8.Bölüm

5.3K 373 184
                                    


İyi okumalar

Kaburgasındaki muhtemel çatlaklar,  vücudunun belli başlı yerlerinde ciddi denebilecek eziklerle, yüzü gözü dağılmış halde , durdurduğu taksiye bindi.

İzbe bir sokakta bırakıldıktan sonra caddeye kadar yürüyüp neyse ki bir taksi bulabilmiş, evinin önüne kadar gelmişti.10 dakika gibi kısa bir sürede mahalleye  gelince, aslında çok da uzak bir yere bırakılmadığını anlamıştı.

Cebinde bir gün önceden kalan parayı hala orada duruyor olmasına şükrederek  uzattı taksiciye.Eve kendini atar atmaz üstündeki tüm kanlı kıyafetlerden ve pislikten kurtulmak için kendini hızlıca banyoya attı.

Duvardaki aynada perişan hâldeki yüzüyle  karşılaştığı an  kısa süreli bir şok yaşadı Çelebi. Yüzü gözü şişmiş,göz altında ve elmacık kemiklerinde bariz morluklar ve ezikler vardı.

Tabi ki zamanında çok dayaklar yemişti, dayak yiye yiye, dövüle dövüle öğrenmişti hayatı.Elindekini kolay kolay teslim etmemeyi birileri gibi anne kucağında,baba ocağında öğrenmemişti ki esmer adam. Hayatın zorluklarını kitaplardan değil bizzat yaşayarak, canı acıyarak tecrübe etmişti. 

Ama bu yaşında, eli kolu bağlanarak yediği dayak, bedeninden çok ruhunu yaralamıştı. Erkek erkeğe, mertçe dayak yeseydi bu kadar canı yanmazdı Çelebi'nin.

Aklına gelen Ediz ve adamları ile yine öfkeden deliye döndü.
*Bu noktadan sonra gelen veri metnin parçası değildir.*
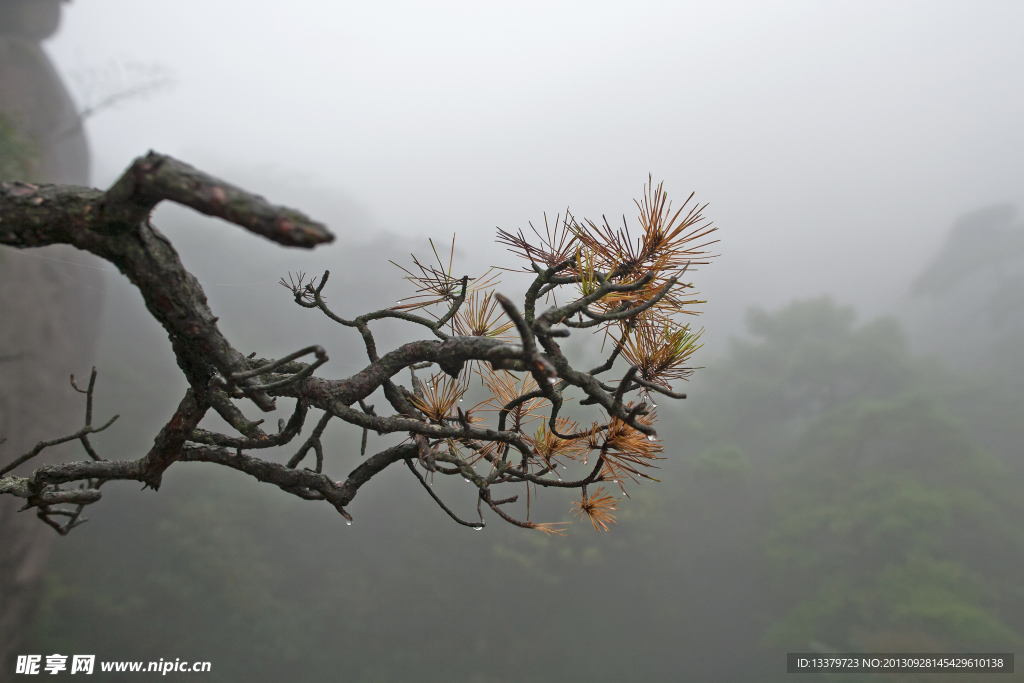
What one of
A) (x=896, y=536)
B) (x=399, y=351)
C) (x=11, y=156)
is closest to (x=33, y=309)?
(x=11, y=156)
Dava artık avukata verilmiş olmasa , Ediz'i bulur yalvartana kadar döver, bir daha da insan içine çıkmayacak kadar rezil ederdi.
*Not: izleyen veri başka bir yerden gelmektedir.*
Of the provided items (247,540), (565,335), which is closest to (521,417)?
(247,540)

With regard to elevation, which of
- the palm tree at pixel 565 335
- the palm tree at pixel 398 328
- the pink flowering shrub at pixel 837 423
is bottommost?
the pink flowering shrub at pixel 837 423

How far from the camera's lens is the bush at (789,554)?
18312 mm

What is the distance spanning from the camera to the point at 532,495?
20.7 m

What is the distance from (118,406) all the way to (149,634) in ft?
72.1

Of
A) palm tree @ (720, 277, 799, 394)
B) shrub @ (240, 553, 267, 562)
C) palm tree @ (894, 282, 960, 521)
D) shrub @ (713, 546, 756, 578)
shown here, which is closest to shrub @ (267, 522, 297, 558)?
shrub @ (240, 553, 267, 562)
Ama aklı selim düşündüğünde, bunu yapmamalıydı. Sakin olmalı,mahkeme  salonlarında savaşmalıydı onlarla.

Haa belki biraz Ediz'in ağzını burnunu dağıtmaktan zarar gelmezdi. Elbet bir kuytu köşede yakalayacaktı o babasının parasına güvenip dayılanan piçi. Elleri cebinde Çelebi'ye üstten üstten bakmaları düşünce aklına ,dolup taştı yine sinirle.
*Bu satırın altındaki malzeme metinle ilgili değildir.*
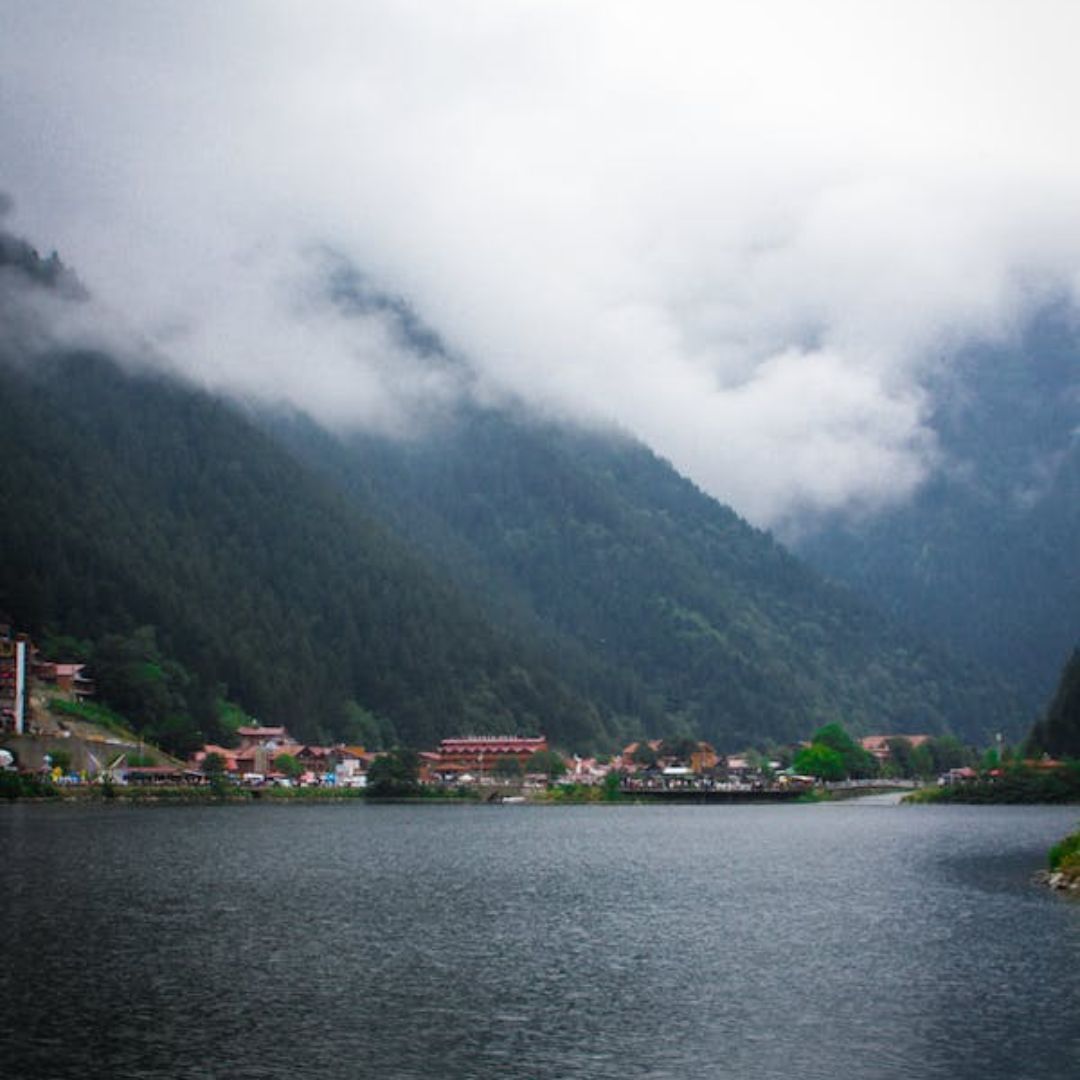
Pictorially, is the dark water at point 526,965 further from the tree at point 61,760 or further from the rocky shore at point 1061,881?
the tree at point 61,760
Biraz sakinleşirim umuduyla buz gibi soğuk suyun altına attı kendini. Akan  suyla sinirleri biraz yatışır gibi olunca, daha fazla kalıp hasta olmamak için banyodan çıktı.

Önceki haline nazaran daha rahatlamış ve sinirleri gevşemiş hissederken, vücudundaki açık  yaraları pansuman etmesi gerektiğini düşünerek, ilk yardım çantasını dolaptan aldı.

Çelebi gibi kendi kendine yaralarını sarmaya alışkın olunca insan, çok da uzun sürmemişti hâliyle işi. Dönüp aynaya bir kez daha bakarken, yüzünün biraz daha insan içine çıkabilir olduğunu düşündü. İyi ki mahalleli onu o hâliyle görmemişti.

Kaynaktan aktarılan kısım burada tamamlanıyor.